## Transfer-Learning

We fine-tune the last Fully-Connected layer in a pretrained ResNet18 on ImageNet1k to classify the Places365 dataset.

In [None]:
# # header
import sys
sys.path.append("./")

In [None]:
import os
import torch
import torch.nn as nn
import torch.optim as optim
from torchvision import datasets, transforms
from torchvision.models import ResNet18_Weights
import matplotlib.pyplot as plt


# Setup

In [None]:
# please define the data directory
data_root = "./data"
assert os.path.exists(data_root), "Data directory not found!"


In [None]:
# set the device
num_workers, pin_memory = 4, False
if torch.cuda.is_available():
    device = torch.device("cuda:0")  # NVIDIA GPU
elif hasattr(torch.backends, "mps") and torch.backends.mps.is_available() and torch.backends.mps.is_built():
    device = torch.device("mps")  # Apple Silicon (Metal)
else:
    device = torch.device("cpu") # CPU (slowest option)

print(f"Device set to {device}!")


In [None]:
# Helper function to return the number of learble parameters in a model
def count_parameters(model):
    return sum(p.numel() for p in model.parameters() if p.requires_grad)

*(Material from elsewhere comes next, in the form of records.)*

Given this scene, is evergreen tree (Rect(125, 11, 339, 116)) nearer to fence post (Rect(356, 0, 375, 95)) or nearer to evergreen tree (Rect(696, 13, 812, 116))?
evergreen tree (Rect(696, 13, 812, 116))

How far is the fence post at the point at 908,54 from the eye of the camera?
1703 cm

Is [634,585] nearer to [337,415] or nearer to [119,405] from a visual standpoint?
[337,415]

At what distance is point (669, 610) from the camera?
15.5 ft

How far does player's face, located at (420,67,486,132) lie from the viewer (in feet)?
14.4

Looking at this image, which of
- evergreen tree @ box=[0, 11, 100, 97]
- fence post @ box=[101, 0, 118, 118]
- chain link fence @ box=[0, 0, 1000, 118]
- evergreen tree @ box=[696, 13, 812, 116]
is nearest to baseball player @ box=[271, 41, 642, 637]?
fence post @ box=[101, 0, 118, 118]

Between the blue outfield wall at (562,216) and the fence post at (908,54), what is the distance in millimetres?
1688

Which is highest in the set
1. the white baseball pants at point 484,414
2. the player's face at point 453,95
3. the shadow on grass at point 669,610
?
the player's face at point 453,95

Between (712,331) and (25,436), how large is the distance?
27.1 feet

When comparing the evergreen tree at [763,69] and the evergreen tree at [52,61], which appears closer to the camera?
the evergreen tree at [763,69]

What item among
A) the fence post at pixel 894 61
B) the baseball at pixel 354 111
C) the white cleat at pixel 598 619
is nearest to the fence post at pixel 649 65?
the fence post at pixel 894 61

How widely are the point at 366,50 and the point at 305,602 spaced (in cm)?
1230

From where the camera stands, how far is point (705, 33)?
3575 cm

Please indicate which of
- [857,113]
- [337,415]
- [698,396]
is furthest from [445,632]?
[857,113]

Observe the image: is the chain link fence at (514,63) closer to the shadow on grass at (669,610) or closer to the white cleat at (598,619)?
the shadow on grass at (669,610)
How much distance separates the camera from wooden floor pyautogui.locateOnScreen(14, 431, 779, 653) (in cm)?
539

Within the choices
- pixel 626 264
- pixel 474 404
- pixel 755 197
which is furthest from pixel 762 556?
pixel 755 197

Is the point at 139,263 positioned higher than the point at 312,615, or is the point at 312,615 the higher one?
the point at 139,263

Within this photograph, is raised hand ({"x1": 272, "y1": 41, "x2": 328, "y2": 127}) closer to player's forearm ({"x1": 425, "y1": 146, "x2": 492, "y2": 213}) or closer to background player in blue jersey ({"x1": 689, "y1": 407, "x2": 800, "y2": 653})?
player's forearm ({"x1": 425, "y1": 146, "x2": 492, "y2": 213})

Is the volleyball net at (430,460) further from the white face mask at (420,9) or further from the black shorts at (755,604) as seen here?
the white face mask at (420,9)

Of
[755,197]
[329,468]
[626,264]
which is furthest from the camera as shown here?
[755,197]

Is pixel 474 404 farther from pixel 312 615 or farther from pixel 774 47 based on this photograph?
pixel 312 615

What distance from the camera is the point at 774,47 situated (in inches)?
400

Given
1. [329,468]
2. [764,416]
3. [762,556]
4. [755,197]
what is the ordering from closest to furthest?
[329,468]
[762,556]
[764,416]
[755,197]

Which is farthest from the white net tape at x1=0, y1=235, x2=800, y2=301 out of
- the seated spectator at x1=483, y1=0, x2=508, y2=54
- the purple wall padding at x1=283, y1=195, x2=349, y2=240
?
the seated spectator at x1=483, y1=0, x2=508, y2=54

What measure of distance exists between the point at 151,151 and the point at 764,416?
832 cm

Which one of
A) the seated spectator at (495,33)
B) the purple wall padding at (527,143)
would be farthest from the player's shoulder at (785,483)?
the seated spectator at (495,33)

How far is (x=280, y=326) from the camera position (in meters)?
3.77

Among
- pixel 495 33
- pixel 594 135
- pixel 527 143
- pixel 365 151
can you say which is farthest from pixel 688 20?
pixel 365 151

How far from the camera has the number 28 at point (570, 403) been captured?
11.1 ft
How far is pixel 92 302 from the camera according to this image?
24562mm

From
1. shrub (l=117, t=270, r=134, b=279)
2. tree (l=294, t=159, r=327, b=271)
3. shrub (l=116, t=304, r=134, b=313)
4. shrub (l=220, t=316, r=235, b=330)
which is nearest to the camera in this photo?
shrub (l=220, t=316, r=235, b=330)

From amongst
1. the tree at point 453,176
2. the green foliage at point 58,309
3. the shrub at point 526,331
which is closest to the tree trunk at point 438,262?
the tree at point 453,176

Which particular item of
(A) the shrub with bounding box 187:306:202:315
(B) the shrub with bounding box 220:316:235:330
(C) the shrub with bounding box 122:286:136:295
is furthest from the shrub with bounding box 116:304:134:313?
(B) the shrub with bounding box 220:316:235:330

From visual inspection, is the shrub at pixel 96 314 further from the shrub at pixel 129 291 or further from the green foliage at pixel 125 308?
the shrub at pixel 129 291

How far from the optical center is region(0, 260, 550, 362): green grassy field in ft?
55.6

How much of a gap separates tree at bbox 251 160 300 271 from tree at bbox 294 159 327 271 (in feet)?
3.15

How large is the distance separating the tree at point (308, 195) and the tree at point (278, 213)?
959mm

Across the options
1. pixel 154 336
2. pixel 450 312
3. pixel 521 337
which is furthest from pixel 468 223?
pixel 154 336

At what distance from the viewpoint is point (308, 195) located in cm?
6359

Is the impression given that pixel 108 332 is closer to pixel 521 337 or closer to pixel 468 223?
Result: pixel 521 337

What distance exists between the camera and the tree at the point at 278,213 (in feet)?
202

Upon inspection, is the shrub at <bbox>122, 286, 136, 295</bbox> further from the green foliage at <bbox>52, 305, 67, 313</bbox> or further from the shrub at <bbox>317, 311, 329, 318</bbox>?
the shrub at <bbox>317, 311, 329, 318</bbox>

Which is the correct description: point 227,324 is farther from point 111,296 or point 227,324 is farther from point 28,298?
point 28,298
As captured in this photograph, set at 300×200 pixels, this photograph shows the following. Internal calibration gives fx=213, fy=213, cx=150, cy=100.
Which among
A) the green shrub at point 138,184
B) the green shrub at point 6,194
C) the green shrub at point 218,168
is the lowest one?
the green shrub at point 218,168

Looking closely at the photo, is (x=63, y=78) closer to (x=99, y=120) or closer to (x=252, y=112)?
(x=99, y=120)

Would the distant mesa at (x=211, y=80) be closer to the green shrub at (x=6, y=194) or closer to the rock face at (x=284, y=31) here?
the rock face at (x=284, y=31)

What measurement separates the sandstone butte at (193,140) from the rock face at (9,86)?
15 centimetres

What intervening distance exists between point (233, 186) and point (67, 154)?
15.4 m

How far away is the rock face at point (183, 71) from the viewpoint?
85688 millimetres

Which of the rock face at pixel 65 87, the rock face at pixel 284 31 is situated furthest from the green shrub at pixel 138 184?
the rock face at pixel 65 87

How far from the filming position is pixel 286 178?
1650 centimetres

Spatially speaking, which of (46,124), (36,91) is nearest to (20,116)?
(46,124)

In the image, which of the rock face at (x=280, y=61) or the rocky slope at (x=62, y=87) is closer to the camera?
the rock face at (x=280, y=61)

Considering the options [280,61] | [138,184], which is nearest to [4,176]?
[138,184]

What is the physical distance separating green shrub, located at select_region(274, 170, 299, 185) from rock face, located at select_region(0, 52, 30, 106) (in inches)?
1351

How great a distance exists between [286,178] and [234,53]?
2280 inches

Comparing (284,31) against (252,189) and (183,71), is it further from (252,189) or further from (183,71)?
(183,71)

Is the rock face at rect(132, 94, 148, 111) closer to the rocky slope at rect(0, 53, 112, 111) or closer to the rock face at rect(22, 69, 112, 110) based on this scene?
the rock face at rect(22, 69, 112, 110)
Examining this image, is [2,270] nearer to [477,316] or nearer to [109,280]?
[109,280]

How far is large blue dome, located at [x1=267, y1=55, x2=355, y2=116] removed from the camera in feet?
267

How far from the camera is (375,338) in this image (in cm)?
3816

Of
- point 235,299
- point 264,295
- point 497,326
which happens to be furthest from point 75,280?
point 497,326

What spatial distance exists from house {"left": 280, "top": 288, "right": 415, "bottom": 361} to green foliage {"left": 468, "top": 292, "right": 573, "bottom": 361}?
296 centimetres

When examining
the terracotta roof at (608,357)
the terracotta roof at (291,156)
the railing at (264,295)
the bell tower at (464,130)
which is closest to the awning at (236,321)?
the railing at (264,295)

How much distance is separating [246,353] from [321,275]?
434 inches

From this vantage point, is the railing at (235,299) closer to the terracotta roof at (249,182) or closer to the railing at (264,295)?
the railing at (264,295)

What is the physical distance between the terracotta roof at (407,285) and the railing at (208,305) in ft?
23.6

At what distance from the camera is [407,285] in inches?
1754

# Freezing all layers except the layer with the name "fc"
def freez_not_fc(model: nn.Module):
    for name, param in model.named_parameters():
        if "fc" not in name:
            param.requires_grad = False

def evaluate(model, val_loader, criterion, device, pre_process):
    model.eval()
    model.to(device)
    correct, total, loss = 0, 0, 0
    with torch.no_grad():
        for x, y in val_loader:
            x, y = x.to(device), y.to(device)
            x = pre_process(x)
            y_hat = model(x)
            loss += criterion(y_hat, y).item()
            correct += (y_hat.argmax(1) == y).sum().item()
            total += len(y)
    return loss / len(val_loader), 100 * correct / total


def train(model, train_loader, val_loader, criterion, optimizer, device, pre_process, epochs=10):
    model.to(device)
    for epoch in range(epochs):
        model.train()
        for x, y in train_loader:
            x, y = x.to(device), y.to(device)
            x = pre_process(x)
            optimizer.zero_grad(set_to_none=True)
            y_hat = model(x)
            loss = criterion(y_hat, y)
            loss.backward()
            optimizer.step()
        val_loss, val_acc = evaluate(model, val_loader, criterion, device, pre_process)
        print(f"Epoch {1 + epoch:3d} | Val loss {val_loss:.4f} | Val acc {val_acc:.2f}%")

## Dataset

`Places365` dataset

Since the dataset is very large, for this exercise we use the validation dataset, split to two, and use it as train and validation set.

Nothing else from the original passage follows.